Cannes, ce sont des films – beaucoup !- mais aussi des rencontres. Au hasard du Marché du film, nous avons rencontré Vincent Hejduk, fondateur de l’association MakeSense qui parle des réfugiés autrement que dans les médias traditionnels et outille le citoyen afin qu’il puisse s’impliquer dans des problématiques qu’il veut défendre.

« Waynak » ça veut dire « t’es où ?  » en arabe. Une question banale qui prend une tournure plus lourde dans un contexte de crise humanitaire et de flux migratoires. Waynak c’est aussi le titre d’une série documentaire – réalisée par 11 jeunes – sur la crise des réfugiés. Depuis 2016, le projet a mobilisé des milliers de personnes. C’est un mouvement inédit en Europe et il va continuer de faire des vagues ! « Réfugié », « crise », « migration » derrière ces mots qui perdent leur sens à force d’être serinés dans les médias se cachent des histoires et des passions. Pendant six mois, une équipe de jeunes des quatre coins du monde, a fait tourner sa caméra en Europe et au Moyen Orient. Le résultat : des récits, des aventures et des solutions pour l’intégration sociale des réfugiés.

Concrètement, MakeSense a épinglé trois challenges à relever : comment garantir par voie légal un passage sécurisé aux réfugiés ; quand ils arrivent dans un pays, comment garantir l’accès aux informations et besoins de base ; enfin, comment intégrer socialement ces personnes via des opportunités économiques. Depuis le 14 novembre 2016, date de sortie du 1er épisode, la mobilisation est enclenchée « de plus en plus d’ateliers d’innovations se sont développés pour aider les entrepreneurs sociaux de MakeSense. On a réussi à créer une mobilisation concrète dans une vingtaine de pays. » Si Vincent a fondé MakeSense c’est pour raconter ces initiatives sociales. « Comme tout le monde, à l’époque je lisais la presse et j’étais dégouté de ce que j’y lisais. Je voulais créer du contenu mais pas seulement, il faut permette au citoyen de trouver où il peut s’investir et aider des projets qui existent déjà. »

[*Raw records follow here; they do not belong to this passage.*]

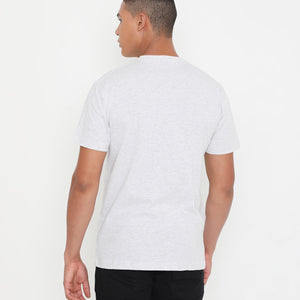 White Melange Men Solid Essential Cotton T-Shirt 001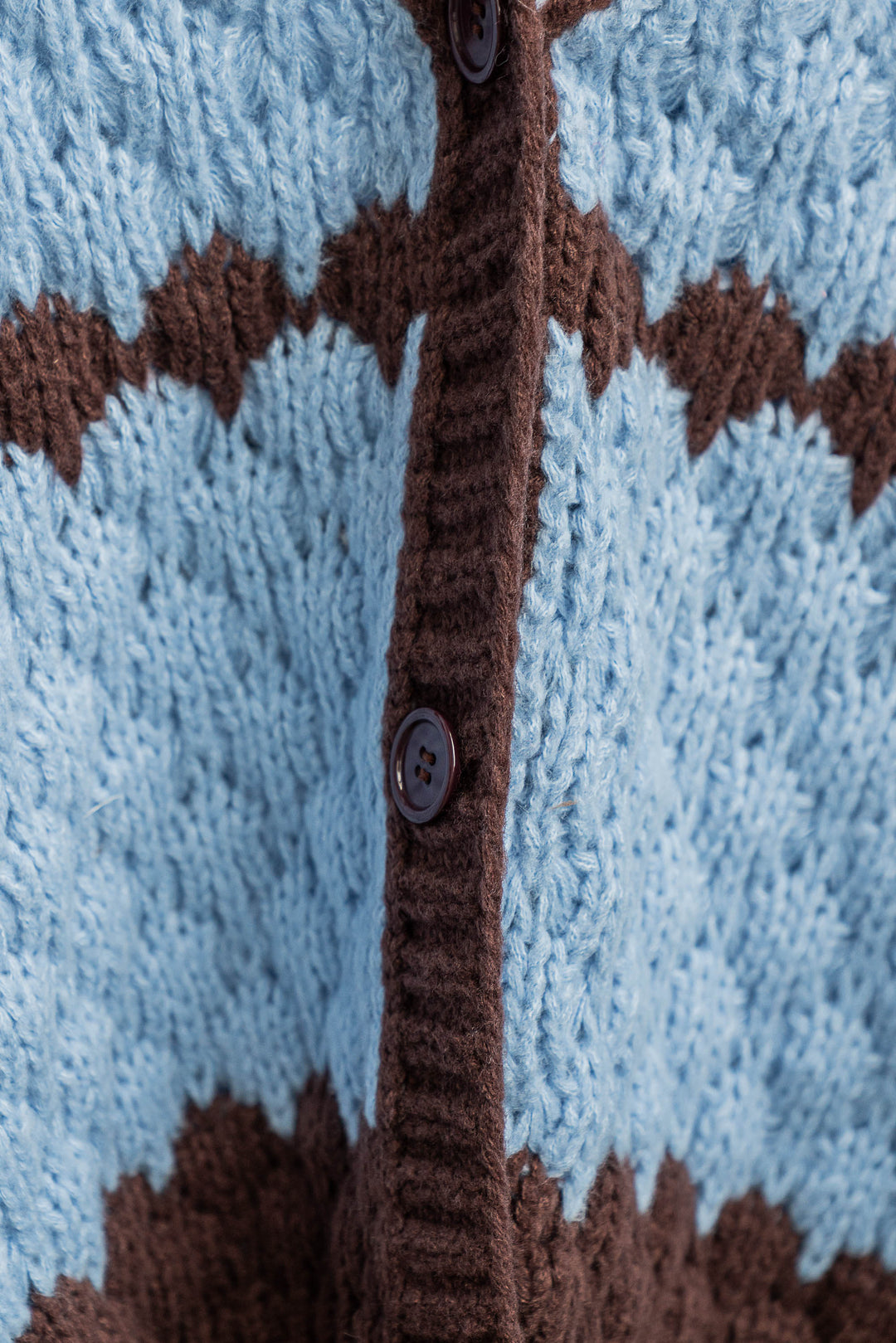 Chunky Weave Button Cardi - Blue / Cocoa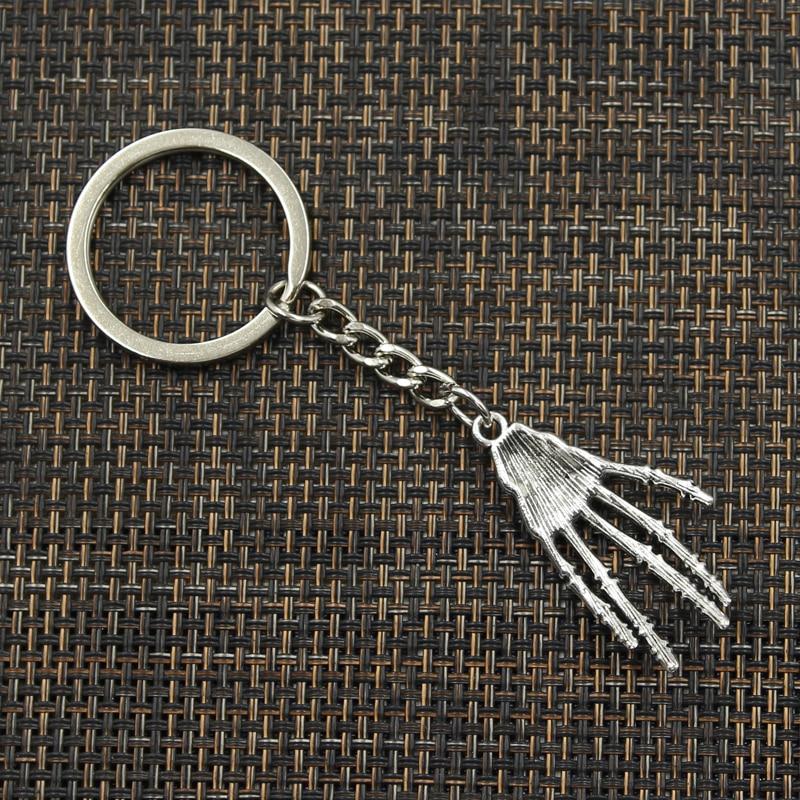 Модный брелок для ключей 30 мм, металлический брелок для ключей, ювелирные изделия, античное серебро, цветное покрытие, скелет, череп, когти, 39x20 мм, кулон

Faire de MakeSense un média via Waynak, sert à proposer un discours nouveau, plus proche de la réalité. Un changement qui passe par les images, bien loin du flux de clichés médiatiques. « On ne montre pas un blanc qui sert de la soupe à un pauvre réfugié ! Mais des gens de toutes nationalités, souvent des réfugiés d’ailleurs, qui portent des projets, qui pensent et mettent en place des solutions  ». Après la projection du premier documentaire en 2016, s’en est suivie une mobilisation importante, en quatre mois des milliers de personnes étaient impliquées. « Chaque épisode est relié à une projection géo-localisée. En ligne les gens comprennent des problématiques. Ensuite ils rencontrent dans la vraie vie des porteurs de projets locaux dans le cadre de projections. On crée du contenu avec le public. » Finalement, le monde est une question de migration et il faut voir ça comme une opportunité. « D’ici 10 ans avec le réchauffement climatique, on va faire face à des flux migratoires sans précédent. L’Algérie par exemple va être très concernée, à cause du manque d’eau. Cette crise, en fait, permet aux gens de se préparer. » Les solutions que Waynak montrent à l’écran sont aujourd’hui reproduites dans de nombreuses villes. En changeant le discours Vincent et ses amis sont passés du contenu à l’action.